*** Excerpt ***

George Harding

Personal information
- Full name: George Harvey Idris Harding
- Born: 12 October 1996 (age 29) Poole, Dorset, England
- Batting: Right-handed
- Bowling: Slow left-arm orthodox
- Role: Bowler

Domestic team information
- 2017–2019: Durham (squad no. 39)
- First-class debut: 26 May 2017 Durham v Glamorgan
- List A debut: 3 May 2017 Durham v Yorkshire

Career statistics
| Competition | FC | LA |
| Matches | 3 | 8 |
| Runs scored | 43 | 23 |
| Batting average | 10.75 | – |
| 100s/50s | 0/0 | 0/0 |
| Top score | 36 | 18* |
| Balls bowled | 462 | 438 |
| Wickets | 6 | 6 |
| Bowling average | 53.50 | 71.83 |
| 5 wickets in innings | 0 | 0 |
| 10 wickets in match | 0 | 0 |
| Best bowling | 4/111 | 2/52 |
| Catches/stumpings | 0/– | 5/– |
- Source: ESPNcricinfo, 9 June 2019

= George Harding (cricketer) =

English cricketer (born 1996)

*** End of Excerpt ***

Directions:
**a.** Answer these about the George Harding profile:
(i) In which town was he born?
(ii) What squad number did he wear for Durham?
(iii) What is his best bowling in first-class matches?
**b.** Keep writing the George Harding profile from where it stops.

*** Records shown ***

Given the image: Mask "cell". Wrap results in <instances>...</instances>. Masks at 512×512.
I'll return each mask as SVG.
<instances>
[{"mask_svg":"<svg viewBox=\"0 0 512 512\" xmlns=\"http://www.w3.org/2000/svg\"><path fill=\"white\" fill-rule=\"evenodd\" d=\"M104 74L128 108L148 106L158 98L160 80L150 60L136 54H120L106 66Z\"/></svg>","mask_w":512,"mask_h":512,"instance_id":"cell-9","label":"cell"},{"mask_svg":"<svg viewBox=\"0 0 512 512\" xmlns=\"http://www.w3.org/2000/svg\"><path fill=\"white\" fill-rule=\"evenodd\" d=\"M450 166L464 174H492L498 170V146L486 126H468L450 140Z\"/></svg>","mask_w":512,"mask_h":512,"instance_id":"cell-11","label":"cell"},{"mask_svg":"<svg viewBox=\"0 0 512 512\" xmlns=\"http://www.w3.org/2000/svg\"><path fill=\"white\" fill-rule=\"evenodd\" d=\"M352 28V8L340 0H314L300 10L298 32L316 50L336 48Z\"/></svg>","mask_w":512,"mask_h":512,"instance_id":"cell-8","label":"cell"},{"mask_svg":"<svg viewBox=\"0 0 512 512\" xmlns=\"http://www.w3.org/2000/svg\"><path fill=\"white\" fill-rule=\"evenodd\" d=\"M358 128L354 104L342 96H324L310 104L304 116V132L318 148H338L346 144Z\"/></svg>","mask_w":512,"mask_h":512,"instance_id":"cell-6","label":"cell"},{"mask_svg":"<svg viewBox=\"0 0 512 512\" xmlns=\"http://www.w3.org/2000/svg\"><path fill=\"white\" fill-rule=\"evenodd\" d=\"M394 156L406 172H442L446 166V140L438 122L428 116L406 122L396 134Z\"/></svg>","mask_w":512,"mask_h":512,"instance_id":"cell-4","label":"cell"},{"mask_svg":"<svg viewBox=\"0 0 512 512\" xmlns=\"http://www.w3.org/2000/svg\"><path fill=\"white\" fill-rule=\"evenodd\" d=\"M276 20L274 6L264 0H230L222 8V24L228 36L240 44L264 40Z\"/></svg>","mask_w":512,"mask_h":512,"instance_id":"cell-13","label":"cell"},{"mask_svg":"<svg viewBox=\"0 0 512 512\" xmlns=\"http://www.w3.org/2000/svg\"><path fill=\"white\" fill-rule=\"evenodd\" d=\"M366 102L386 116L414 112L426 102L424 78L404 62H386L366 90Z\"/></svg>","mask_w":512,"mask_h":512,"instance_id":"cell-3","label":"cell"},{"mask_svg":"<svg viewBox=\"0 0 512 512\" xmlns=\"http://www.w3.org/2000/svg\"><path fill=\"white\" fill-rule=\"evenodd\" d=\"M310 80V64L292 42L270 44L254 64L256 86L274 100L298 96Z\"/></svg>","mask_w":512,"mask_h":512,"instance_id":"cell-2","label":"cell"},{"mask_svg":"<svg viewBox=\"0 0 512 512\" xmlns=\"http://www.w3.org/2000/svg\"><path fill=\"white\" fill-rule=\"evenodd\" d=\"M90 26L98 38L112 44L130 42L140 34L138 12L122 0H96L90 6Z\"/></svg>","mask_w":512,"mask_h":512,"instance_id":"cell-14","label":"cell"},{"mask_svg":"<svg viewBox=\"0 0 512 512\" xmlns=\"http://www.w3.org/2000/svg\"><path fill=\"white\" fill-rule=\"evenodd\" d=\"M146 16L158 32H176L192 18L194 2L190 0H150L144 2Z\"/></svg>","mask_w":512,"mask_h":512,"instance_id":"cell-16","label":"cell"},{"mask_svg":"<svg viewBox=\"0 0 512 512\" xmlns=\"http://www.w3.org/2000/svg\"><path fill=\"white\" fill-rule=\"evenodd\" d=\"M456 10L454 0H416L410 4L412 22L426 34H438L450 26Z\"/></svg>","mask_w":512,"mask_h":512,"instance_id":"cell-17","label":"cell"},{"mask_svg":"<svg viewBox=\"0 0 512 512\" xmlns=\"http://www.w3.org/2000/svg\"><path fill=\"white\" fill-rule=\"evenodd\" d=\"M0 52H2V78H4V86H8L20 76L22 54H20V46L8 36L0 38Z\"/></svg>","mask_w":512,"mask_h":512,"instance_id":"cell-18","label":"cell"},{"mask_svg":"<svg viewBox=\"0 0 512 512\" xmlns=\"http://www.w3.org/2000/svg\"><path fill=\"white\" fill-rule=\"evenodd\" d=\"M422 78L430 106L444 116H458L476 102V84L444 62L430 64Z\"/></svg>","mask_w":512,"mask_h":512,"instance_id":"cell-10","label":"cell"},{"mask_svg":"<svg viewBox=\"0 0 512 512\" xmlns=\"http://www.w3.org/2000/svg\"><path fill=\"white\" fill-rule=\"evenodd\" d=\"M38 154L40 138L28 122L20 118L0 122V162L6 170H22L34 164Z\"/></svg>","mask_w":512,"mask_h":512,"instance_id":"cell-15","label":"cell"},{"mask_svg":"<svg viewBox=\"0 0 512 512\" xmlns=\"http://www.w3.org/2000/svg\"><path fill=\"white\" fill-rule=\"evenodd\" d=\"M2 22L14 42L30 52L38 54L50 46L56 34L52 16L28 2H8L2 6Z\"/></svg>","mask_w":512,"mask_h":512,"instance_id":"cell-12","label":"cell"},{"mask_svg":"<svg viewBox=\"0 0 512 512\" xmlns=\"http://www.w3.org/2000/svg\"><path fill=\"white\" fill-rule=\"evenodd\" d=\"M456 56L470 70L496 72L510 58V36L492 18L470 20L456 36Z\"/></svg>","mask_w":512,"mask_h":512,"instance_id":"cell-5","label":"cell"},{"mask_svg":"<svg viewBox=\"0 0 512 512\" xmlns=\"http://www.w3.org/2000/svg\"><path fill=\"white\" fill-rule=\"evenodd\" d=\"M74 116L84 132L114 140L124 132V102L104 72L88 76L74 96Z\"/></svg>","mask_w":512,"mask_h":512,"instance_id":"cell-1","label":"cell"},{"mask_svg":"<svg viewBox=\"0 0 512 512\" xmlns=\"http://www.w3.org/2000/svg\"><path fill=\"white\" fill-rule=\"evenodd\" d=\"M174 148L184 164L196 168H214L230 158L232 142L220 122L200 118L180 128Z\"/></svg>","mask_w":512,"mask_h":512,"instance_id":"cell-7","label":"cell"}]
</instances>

*** End of Records shown ***

Responses per task:
**a.**
(i) Poole, Dorset, England
(ii) 39
(iii) 4/111

**b.**
George Harvey Idris Harding (born 12 October 1996) is an English cricketer. He made his List A debut for Durham in the 2017 Royal London One-Day Cup on 3 May 2017. He made his first-class debut for Durham in the 2017 County Championship on 26 May 2017.